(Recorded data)
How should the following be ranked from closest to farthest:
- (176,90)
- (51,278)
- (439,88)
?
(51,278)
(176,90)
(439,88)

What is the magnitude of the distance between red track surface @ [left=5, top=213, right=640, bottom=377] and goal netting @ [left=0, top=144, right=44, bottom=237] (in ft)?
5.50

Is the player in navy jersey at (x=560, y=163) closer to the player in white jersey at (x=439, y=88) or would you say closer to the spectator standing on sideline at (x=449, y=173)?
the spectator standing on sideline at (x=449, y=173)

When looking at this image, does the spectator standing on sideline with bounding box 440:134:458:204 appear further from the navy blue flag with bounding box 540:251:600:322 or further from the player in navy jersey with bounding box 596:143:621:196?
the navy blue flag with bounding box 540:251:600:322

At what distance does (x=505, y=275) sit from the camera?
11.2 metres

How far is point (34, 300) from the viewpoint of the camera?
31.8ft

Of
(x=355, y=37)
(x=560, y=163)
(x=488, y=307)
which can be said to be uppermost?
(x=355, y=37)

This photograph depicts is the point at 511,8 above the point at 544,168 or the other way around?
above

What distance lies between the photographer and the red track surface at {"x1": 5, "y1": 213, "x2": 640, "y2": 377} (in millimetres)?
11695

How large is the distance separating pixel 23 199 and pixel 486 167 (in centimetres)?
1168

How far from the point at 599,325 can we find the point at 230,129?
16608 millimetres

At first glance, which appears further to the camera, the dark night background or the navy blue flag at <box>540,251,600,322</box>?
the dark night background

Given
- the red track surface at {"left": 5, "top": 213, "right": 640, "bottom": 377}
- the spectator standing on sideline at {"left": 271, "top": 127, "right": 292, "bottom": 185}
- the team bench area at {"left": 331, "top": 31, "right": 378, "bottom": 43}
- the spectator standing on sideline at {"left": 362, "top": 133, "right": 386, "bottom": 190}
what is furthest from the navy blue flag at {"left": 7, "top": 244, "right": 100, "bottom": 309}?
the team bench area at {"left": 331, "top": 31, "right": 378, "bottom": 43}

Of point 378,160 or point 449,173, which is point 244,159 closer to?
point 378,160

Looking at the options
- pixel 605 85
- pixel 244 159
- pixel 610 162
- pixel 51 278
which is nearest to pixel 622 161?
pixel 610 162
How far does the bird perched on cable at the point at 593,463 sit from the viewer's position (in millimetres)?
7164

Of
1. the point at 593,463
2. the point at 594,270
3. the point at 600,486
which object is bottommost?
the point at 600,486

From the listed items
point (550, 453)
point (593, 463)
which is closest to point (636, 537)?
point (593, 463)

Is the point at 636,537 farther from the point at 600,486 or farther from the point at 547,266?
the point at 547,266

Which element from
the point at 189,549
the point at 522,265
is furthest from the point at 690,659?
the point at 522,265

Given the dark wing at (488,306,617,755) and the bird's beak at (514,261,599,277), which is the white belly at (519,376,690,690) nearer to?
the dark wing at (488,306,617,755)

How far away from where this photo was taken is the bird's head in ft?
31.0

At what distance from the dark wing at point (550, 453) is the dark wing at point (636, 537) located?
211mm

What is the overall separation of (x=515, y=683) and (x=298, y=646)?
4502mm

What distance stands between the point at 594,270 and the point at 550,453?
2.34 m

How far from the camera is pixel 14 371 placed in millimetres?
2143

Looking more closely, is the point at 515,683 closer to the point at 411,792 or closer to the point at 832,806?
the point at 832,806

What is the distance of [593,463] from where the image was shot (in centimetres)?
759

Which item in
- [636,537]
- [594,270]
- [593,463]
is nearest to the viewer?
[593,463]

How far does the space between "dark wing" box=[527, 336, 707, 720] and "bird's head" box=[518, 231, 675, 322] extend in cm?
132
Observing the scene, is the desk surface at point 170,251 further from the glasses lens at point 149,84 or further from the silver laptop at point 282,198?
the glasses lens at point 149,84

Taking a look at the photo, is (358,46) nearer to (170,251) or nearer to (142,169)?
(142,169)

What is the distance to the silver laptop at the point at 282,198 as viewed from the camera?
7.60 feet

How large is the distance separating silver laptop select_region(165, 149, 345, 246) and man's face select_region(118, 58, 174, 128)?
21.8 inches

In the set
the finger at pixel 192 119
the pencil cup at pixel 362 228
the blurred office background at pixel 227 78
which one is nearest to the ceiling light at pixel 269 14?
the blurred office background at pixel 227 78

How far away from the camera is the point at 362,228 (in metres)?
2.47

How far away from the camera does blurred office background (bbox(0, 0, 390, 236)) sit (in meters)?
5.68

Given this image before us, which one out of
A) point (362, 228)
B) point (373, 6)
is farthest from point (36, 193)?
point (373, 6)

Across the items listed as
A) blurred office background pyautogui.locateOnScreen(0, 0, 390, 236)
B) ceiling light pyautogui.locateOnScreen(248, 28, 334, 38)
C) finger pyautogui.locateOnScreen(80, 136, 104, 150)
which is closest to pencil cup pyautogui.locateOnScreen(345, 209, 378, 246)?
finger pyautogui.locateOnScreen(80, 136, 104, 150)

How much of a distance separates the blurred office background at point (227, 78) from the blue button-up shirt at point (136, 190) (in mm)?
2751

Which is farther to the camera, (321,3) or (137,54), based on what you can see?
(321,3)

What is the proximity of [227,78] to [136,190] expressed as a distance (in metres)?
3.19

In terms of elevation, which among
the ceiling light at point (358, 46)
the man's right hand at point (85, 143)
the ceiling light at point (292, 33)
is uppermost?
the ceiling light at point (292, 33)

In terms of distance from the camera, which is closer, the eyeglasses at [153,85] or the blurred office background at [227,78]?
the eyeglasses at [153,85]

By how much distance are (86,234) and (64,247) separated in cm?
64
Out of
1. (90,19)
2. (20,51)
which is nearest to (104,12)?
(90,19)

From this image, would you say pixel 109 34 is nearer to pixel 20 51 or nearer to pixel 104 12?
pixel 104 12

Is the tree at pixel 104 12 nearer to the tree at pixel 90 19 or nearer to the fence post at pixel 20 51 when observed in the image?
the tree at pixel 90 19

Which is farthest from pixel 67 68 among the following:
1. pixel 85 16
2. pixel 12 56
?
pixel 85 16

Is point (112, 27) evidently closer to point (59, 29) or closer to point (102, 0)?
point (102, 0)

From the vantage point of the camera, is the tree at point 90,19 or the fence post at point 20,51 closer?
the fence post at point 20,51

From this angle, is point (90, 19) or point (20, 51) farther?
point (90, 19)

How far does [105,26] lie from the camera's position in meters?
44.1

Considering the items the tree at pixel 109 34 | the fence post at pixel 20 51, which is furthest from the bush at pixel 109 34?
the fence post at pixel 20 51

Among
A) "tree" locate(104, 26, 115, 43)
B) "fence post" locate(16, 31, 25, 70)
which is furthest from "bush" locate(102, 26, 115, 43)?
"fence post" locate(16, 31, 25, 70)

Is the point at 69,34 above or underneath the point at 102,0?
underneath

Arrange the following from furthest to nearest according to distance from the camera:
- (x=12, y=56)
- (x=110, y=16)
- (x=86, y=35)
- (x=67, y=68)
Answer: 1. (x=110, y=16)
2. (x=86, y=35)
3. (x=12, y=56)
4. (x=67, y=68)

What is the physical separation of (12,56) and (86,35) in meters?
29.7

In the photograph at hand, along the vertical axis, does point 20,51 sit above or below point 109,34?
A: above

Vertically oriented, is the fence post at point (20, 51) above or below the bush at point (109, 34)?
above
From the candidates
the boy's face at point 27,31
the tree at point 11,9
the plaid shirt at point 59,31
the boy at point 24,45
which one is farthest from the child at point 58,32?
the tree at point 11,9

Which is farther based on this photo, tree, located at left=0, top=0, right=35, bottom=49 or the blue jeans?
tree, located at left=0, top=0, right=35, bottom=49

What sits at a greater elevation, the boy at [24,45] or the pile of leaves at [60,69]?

Stated goal: Set down all of the data above, word for word.

Task solution:
How should the following be ranked from closest to farthest:
- (176,90)
- (51,278)
- (439,88)
?
(51,278)
(176,90)
(439,88)

What is the magnitude of the distance between red track surface @ [left=5, top=213, right=640, bottom=377] and goal netting @ [left=0, top=144, right=44, bottom=237] (in ft)?
5.50

Is the player in navy jersey at (x=560, y=163) closer to the player in white jersey at (x=439, y=88) or would you say closer to the spectator standing on sideline at (x=449, y=173)?
the spectator standing on sideline at (x=449, y=173)

When looking at this image, does the spectator standing on sideline with bounding box 440:134:458:204 appear further from the navy blue flag with bounding box 540:251:600:322 or further from the player in navy jersey with bounding box 596:143:621:196?
the navy blue flag with bounding box 540:251:600:322

At what distance does (x=505, y=275) sit from the camera?
11.2 metres

How far is point (34, 300) from the viewpoint of the camera?
31.8ft

Of
(x=355, y=37)
(x=560, y=163)
(x=488, y=307)
which can be said to be uppermost?
(x=355, y=37)

This photograph depicts is the point at 511,8 above the point at 544,168 or the other way around?
above

What distance lies between the photographer and the red track surface at {"x1": 5, "y1": 213, "x2": 640, "y2": 377} (in millimetres)?
11695

How large is the distance separating pixel 23 199 and pixel 486 167 (in centimetres)?
1168

How far from the point at 599,325 can we find the point at 230,129?
16608 millimetres

At first glance, which appears further to the camera, the dark night background or the navy blue flag at <box>540,251,600,322</box>?
the dark night background

Given
- the red track surface at {"left": 5, "top": 213, "right": 640, "bottom": 377}
- the spectator standing on sideline at {"left": 271, "top": 127, "right": 292, "bottom": 185}
- the team bench area at {"left": 331, "top": 31, "right": 378, "bottom": 43}
- the spectator standing on sideline at {"left": 362, "top": 133, "right": 386, "bottom": 190}
what is furthest from the navy blue flag at {"left": 7, "top": 244, "right": 100, "bottom": 309}?
the team bench area at {"left": 331, "top": 31, "right": 378, "bottom": 43}

Of point 378,160 or point 449,173, which is point 244,159 closer to?
point 378,160

Looking at the options
- pixel 605 85
- pixel 244 159
- pixel 610 162
- pixel 51 278
which is nearest to pixel 622 161?
pixel 610 162
How far does the bird perched on cable at the point at 593,463 sit from the viewer's position (in millimetres)?
7164

Of
1. the point at 593,463
2. the point at 594,270
3. the point at 600,486
which object is bottommost?
the point at 600,486

From the listed items
point (550, 453)
point (593, 463)
which is closest to point (636, 537)?
point (593, 463)

Is the point at 636,537 farther from the point at 600,486 or farther from the point at 547,266?
the point at 547,266

Which element from
the point at 189,549
the point at 522,265
is furthest from the point at 690,659?
the point at 522,265

Given the dark wing at (488,306,617,755) and the bird's beak at (514,261,599,277), which is the white belly at (519,376,690,690) nearer to?
the dark wing at (488,306,617,755)

How far away from where this photo was taken is the bird's head in ft?
31.0

At what distance from the dark wing at point (550, 453) is the dark wing at point (636, 537) located?
211mm

What is the overall separation of (x=515, y=683) and (x=298, y=646)?
4502mm

What distance stands between the point at 594,270 and the point at 550,453?
2.34 m

How far from the camera is pixel 14 371 placed in millimetres?
2143

Looking more closely, is the point at 515,683 closer to the point at 411,792 or closer to the point at 832,806?
the point at 832,806

What is the distance of [593,463] from where the image was shot (in centimetres)?
759

Which item in
- [636,537]
- [594,270]
- [593,463]
is nearest to the viewer?
[593,463]

How far does the space between "dark wing" box=[527, 336, 707, 720] and "bird's head" box=[518, 231, 675, 322] extend in cm?
132
Observing the scene, is the desk surface at point 170,251 further from the glasses lens at point 149,84 or further from the silver laptop at point 282,198?
the glasses lens at point 149,84

Taking a look at the photo, is (358,46) nearer to (170,251) or nearer to (142,169)?
(142,169)

What is the distance to the silver laptop at the point at 282,198 as viewed from the camera?
7.60 feet

How large is the distance separating silver laptop select_region(165, 149, 345, 246) and man's face select_region(118, 58, 174, 128)?
21.8 inches

In the set
the finger at pixel 192 119
the pencil cup at pixel 362 228
the blurred office background at pixel 227 78
which one is nearest to the ceiling light at pixel 269 14?
the blurred office background at pixel 227 78

How far away from the camera is the point at 362,228 (in metres)?
2.47

How far away from the camera does blurred office background (bbox(0, 0, 390, 236)) sit (in meters)?
5.68

Given this image before us, which one out of
A) point (362, 228)
B) point (373, 6)
is farthest from point (36, 193)?
point (373, 6)

Across the items listed as
A) blurred office background pyautogui.locateOnScreen(0, 0, 390, 236)
B) ceiling light pyautogui.locateOnScreen(248, 28, 334, 38)
C) finger pyautogui.locateOnScreen(80, 136, 104, 150)
which is closest to pencil cup pyautogui.locateOnScreen(345, 209, 378, 246)?
finger pyautogui.locateOnScreen(80, 136, 104, 150)

How much of a distance separates the blurred office background at point (227, 78) from the blue button-up shirt at point (136, 190) (in mm)?
2751

Which is farther to the camera, (321,3) or (137,54), based on what you can see?
(321,3)

What is the proximity of [227,78] to [136,190] expressed as a distance (in metres)?
3.19

In terms of elevation, which among
the ceiling light at point (358, 46)
the man's right hand at point (85, 143)
the ceiling light at point (292, 33)
is uppermost?
the ceiling light at point (292, 33)

In terms of distance from the camera, which is closer, the eyeglasses at [153,85] or the blurred office background at [227,78]?
the eyeglasses at [153,85]

By how much distance are (86,234) and (64,247) separated in cm?
64
Out of
1. (90,19)
2. (20,51)
which is nearest to (104,12)?
(90,19)

From this image, would you say pixel 109 34 is nearer to pixel 20 51 or nearer to pixel 104 12?
pixel 104 12

Is the tree at pixel 104 12 nearer to the tree at pixel 90 19 or nearer to the fence post at pixel 20 51 when observed in the image?
the tree at pixel 90 19

Which is farthest from pixel 67 68 among the following:
1. pixel 85 16
2. pixel 12 56
?
pixel 85 16

Is point (112, 27) evidently closer to point (59, 29) or closer to point (102, 0)?
point (102, 0)

From the vantage point of the camera, is the tree at point 90,19 or the fence post at point 20,51 closer?
the fence post at point 20,51

From this angle, is point (90, 19) or point (20, 51) farther?
point (90, 19)

How far does [105,26] lie from the camera's position in meters?
44.1

Considering the items the tree at pixel 109 34 | the fence post at pixel 20 51, which is furthest from the bush at pixel 109 34?
the fence post at pixel 20 51

Among
A) "tree" locate(104, 26, 115, 43)
B) "fence post" locate(16, 31, 25, 70)
which is furthest from "bush" locate(102, 26, 115, 43)?
"fence post" locate(16, 31, 25, 70)

Is the point at 69,34 above or underneath the point at 102,0?
underneath

Arrange the following from furthest to nearest according to distance from the camera:
- (x=12, y=56)
- (x=110, y=16)
- (x=86, y=35)
- (x=67, y=68)
Answer: 1. (x=110, y=16)
2. (x=86, y=35)
3. (x=12, y=56)
4. (x=67, y=68)

What is the physical separation of (12,56) and (86,35) in meters?
29.7

In the photograph at hand, along the vertical axis, does point 20,51 sit above or below point 109,34?
A: above

Vertically oriented, is the fence post at point (20, 51) above or below the bush at point (109, 34)?
above
From the candidates
the boy's face at point 27,31
the tree at point 11,9
the plaid shirt at point 59,31
the boy at point 24,45
which one is farthest from the child at point 58,32?
the tree at point 11,9

Which is farther based on this photo, tree, located at left=0, top=0, right=35, bottom=49 or the blue jeans?
tree, located at left=0, top=0, right=35, bottom=49

What sits at a greater elevation, the boy at [24,45] or the pile of leaves at [60,69]?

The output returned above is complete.